2.3.2. Analysis of Speed Fluctuation

The photoelectric sensor was produced by Chinese Donghua testing company (DH5640 photoelectric sensor). The reflective label was attached to the transmission shaft of the axial threshing cylinder. The laser tube was directed to the reflective label to emit laser light. Then, the reflective label returned part of scattered light to the sensor receiver and became a pulse output through the internal processing circuit. The performance index and technical parameters of the DH5640 photoelectric sensor are shown in Table 2.

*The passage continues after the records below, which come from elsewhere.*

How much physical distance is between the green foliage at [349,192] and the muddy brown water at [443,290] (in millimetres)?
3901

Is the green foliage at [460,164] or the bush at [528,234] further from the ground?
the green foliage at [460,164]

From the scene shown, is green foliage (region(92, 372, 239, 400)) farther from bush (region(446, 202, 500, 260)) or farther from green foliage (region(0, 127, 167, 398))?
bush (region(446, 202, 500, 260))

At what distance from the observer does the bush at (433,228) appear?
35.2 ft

2.4. Vibration Test of Bearing Housing

The DHDAS dynamic signal analysis system, DH5902 signal acquisition instrument, signal generator, computer, and 356A16 three-component acceleration sensor were used to test the vibration of the bearing housings. The DH5902 signal acquisition instrument is shown in Figure 5.

The modal test equipment component is shown in Table 3.

3. Results and Discussion

3.1. Finite Element Analysis of Axial Threshing Cylinder

The mode shapes under the no-load state were solved by ANSYS Workbench, which are shown in Figure 6.

(a)

(b)

(c)

(d)

(e)

(f)

(g)

(h)

The mode characteristics and frequencies of the first eight modes of cylinder II are shown in Table 4. The x direction represented the front and back directions, and the increasing direction represented the back direction. The y direction represented the up and down directions, and the increasing direction represented the up direction. The z direction represented the left and right directions, and the increasing direction represented the right direction.

Modality had infinite orders. Since the low-order vibration had a great influence on the structure of cylinder II, only the first 8 modes of cylinder II were taken for analysis. Tang et al. solved the restricted and working modalities of the tangential threshing cylinder by ANSYS software [25]. Some of the mode characteristics of the axial threshing cylinder were similar to those of the tangential threshing cylinder. Because the structures of cylinder II and the tangential threshing cylinder were similar, the results obtained by finite element analysis had certain credibility.

It can be seen from Table 4 and Figure 6 that the natural frequencies of the 1–8th modes were below 160 Hz. The 2nd order and 3rd order modes were local modes of the middle wheel, and the other modes were all holistic modes. When the external excitation frequency is in the range of 50–75 Hz, the middle wheel may become the local weak point. The rated speed of cylinder II was lower than 1000 rpm. The range of 13.36–20.04 Hz should be avoided for the natural frequencies of cylinder II from the perspective of avoiding resonance. The 1st order natural frequency of cylinder II was 20.288 Hz, which conformed to the standard and cannot cause the resonance.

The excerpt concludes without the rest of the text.